== EXTRAIT CHOISI ==
La qualité des soins sous pression
La médecine générale exige un temps et une attention particulière pour chaque patient. Les consultations rapides, rendues nécessaires par le grand nombre de patients que ce médecin doit voir pour rentabiliser son activité, posent une question fondamentale sur la qualité des soins prodigués. Peut-on vraiment fournir un service médical de qualité en consultant un volume anormalement élevé de patients en une journée ?
Le serment d’Hippocrate, qui place la santé des patients au cœur de la pratique médicale, exige que chaque consultation soit menée avec rigueur et attention. Or, un rythme de consultations trop soutenu risque d’entraîner une baisse de la qualité des examens, des conseils et du suivi médical, avec des risques potentiels pour la santé des patients.
3. Les enjeux éthiques et déontologiques
Se proclamer « médecin des pauvres » tout en pratiquant des tarifs bas pourrait relever d’une stratégie de communication risquant de dénaturer la fonction première du médecin. Cette posture, qui pourrait être interprétée comme un outil de promotion personnelle, flirte dangereusement avec une violation du code de déontologie. En effet, le médecin est tenu de ne jamais transformer son exercice en un outil commercial ou publicitaire.

== TRAVAIL DEMANDÉ 1 ==
D'après l'extrait sur la qualité des soins, quels éléments risquent de voir leur qualité baisser si le rythme de consultations est trop soutenu ? Citez-les tous.
== TRAVAIL DEMANDÉ 2 ==
Dans l'extrait sur la qualité des soins, modifiez le passage qui commence aux mots « La qualité des soins sous » et s'arrête après « santé des patients. », en remplaçant « rigueur » par « minutie ».
La liste placée après cet extrait ne sert pas ici.

== DOCUMENTS SOURCES ==
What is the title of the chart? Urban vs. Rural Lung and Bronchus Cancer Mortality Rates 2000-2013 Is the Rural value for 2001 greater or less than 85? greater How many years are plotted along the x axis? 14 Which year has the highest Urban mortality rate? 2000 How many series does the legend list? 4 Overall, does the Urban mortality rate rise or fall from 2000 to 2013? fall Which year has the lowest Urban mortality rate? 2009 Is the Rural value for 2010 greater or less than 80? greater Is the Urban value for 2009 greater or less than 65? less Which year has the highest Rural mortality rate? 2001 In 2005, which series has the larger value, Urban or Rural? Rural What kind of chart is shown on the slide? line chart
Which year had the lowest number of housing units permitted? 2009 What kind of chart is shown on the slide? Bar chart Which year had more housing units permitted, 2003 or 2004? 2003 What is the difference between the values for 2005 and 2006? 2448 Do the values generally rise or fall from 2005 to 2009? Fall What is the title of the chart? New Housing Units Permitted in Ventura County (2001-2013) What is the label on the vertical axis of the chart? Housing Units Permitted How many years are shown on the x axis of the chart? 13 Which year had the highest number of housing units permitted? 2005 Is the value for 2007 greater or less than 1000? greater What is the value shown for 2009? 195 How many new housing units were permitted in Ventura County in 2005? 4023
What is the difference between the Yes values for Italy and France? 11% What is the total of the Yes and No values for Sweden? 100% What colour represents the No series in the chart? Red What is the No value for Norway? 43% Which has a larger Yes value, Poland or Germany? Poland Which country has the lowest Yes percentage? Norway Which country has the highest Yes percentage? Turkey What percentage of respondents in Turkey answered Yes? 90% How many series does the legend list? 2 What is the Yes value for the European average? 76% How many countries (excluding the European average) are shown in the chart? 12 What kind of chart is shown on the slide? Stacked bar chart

== SOLUTION PROPOSÉE 1 ==
Les examens, les conseils et le suivi médical.

== SOLUTION PROPOSÉE 2 ==
La qualité des soins sous pression
La médecine générale exige un temps et une attention particulière pour chaque patient. Les consultations rapides, rendues nécessaires par le grand nombre de patients que ce médecin doit voir pour rentabiliser son activité, posent une question fondamentale sur la qualité des soins prodigués. Peut-on vraiment fournir un service médical de qualité en consultant un volume anormalement élevé de patients en une journée ?
Le serment d’Hippocrate, qui place la santé des patients au cœur de la pratique médicale, exige que chaque consultation soit menée avec minutie et attention. Or, un rythme de consultations trop soutenu risque d’entraîner une baisse de la qualité des examens, des conseils et du suivi médical, avec des risques potentiels pour la santé des patients.